Lysistrata by Aristophanes

Dr David Bullen, Lecturer in Drama and Theatre

  • Lysistrata was first performed in 411 BCE, during the final years of a protracted conflict between the city states of Athens and Sparta (and their allies). It was performed for Athenians at a public theatre festival (an important religious and civic occasion attended by thousands of citizens). At the time, the war was going very badly for Athens and a few years later, in 405 BCE, they would surrender to Sparta.
  • Like all Aristophanes’ plays, which belong to a subcategory of ancient Greek comedy called ‘Old Comedy’, Lysistrata has a contemporary setting directly familiar to its original audience; it refers to (and mocks) publicly familiar individuals.
  • The setting of Lysistrata is particularly striking: it takes place in front of the entrance way to the Acropolis, the most sacred part of the city where (only recently for the audiences of 411 BCE) the famous Parthenon stands. Crucially for the plot, the Acropolis housed the Athenian treasury – making it strategically important for Lysistrata’s cause.
  • As with Greek tragedy, no women performed in Greek comedy, including Lysistrata – all the roles, including the chorus, would have been played by men. Actors used stylised masks and costumes to help distinguish characters – this would have also lent itself to some of the sillier and physicalised humour. Male characters would have been distinguished through a comically large phallus that was barely concealed by clothing – and Lysistrata has fun with the erections that the sex-starved men of the play complain about. But such crude jokes are not exclusive to Lysistrata: a key feature of Old Comedy is this kind of humour.
  • Music and chorality played major roles in the play in the original production – comic choruses were much larger (at 24) than tragic choruses, and the chorus are a central feature of the stage action.
  • When staging Aristophanes, a key challenge for theatre makers is laughter: how can those staging plays like Lysistrata in the present make audiences laugh using jokes from such a different cultural and historical moment? The key is to adapt the plays, paying attention to a couple of crucial aspects of Aristophanes’ writing.
  • Firstly, identify the contemporary crisis that the comedy responds to. Lysistrata and her fellow women are trying to put an end to a war that was really taking place for Aristophanes’ original audience – so what is the equivalent crisis for a contemporary audience? How can the production address a specific community?

Records shown:
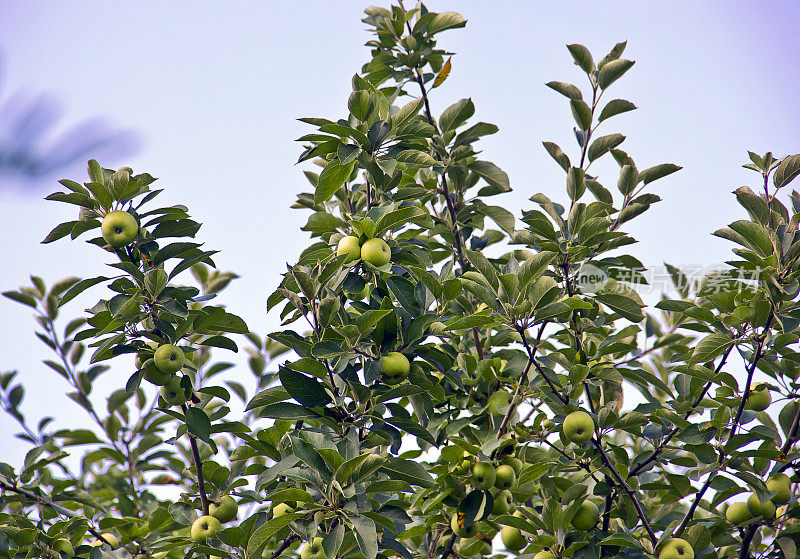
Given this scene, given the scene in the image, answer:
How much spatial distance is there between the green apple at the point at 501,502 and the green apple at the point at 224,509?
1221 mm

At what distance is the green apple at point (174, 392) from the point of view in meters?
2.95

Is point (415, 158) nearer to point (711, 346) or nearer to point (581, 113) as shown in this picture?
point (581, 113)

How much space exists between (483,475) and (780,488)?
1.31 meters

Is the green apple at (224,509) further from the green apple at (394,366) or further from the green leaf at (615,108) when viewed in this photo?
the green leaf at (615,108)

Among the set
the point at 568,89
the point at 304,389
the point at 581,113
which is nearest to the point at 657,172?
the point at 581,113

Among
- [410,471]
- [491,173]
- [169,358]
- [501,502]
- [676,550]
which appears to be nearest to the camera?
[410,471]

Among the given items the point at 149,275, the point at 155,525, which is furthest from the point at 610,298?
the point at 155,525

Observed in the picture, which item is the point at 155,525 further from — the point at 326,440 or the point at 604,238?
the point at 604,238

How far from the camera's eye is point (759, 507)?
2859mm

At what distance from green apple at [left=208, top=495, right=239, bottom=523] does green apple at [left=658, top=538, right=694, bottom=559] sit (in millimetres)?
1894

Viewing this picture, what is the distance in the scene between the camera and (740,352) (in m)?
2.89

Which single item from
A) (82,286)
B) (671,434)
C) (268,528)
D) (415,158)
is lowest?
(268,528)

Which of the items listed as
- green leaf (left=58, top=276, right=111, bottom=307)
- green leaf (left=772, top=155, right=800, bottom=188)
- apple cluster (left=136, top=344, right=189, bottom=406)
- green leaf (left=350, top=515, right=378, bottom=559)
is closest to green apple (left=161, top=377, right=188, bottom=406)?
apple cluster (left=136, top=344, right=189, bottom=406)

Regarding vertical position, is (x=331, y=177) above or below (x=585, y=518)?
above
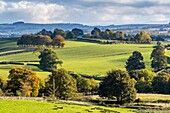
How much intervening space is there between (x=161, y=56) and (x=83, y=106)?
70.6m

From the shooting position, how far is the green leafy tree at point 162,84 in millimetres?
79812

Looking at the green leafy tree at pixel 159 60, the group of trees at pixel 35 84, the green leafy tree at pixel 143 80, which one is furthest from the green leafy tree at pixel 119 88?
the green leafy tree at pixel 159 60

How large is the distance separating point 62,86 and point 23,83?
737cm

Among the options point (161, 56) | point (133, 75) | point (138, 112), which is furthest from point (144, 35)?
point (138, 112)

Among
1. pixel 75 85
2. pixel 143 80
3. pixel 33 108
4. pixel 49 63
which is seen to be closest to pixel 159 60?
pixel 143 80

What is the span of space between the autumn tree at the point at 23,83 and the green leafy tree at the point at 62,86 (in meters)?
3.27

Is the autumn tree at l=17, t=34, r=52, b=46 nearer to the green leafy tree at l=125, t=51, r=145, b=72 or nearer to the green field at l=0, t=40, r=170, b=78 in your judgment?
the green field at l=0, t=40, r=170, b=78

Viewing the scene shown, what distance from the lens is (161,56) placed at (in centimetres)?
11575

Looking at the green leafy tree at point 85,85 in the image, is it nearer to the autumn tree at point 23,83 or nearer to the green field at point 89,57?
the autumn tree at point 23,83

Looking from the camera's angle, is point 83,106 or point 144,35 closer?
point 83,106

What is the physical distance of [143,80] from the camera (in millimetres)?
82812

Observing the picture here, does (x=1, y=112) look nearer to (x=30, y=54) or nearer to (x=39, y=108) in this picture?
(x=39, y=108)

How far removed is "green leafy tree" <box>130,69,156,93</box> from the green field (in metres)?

Exercises to complete:
(1) Name every city, site, and building that the Lysistrata notes mention by name.
(2) How many lines of the listing contain the word "items"? Reply with the number only.

Answers to the tasks:
(1) Athens, Sparta, the Acropolis, the Parthenon

(2) 2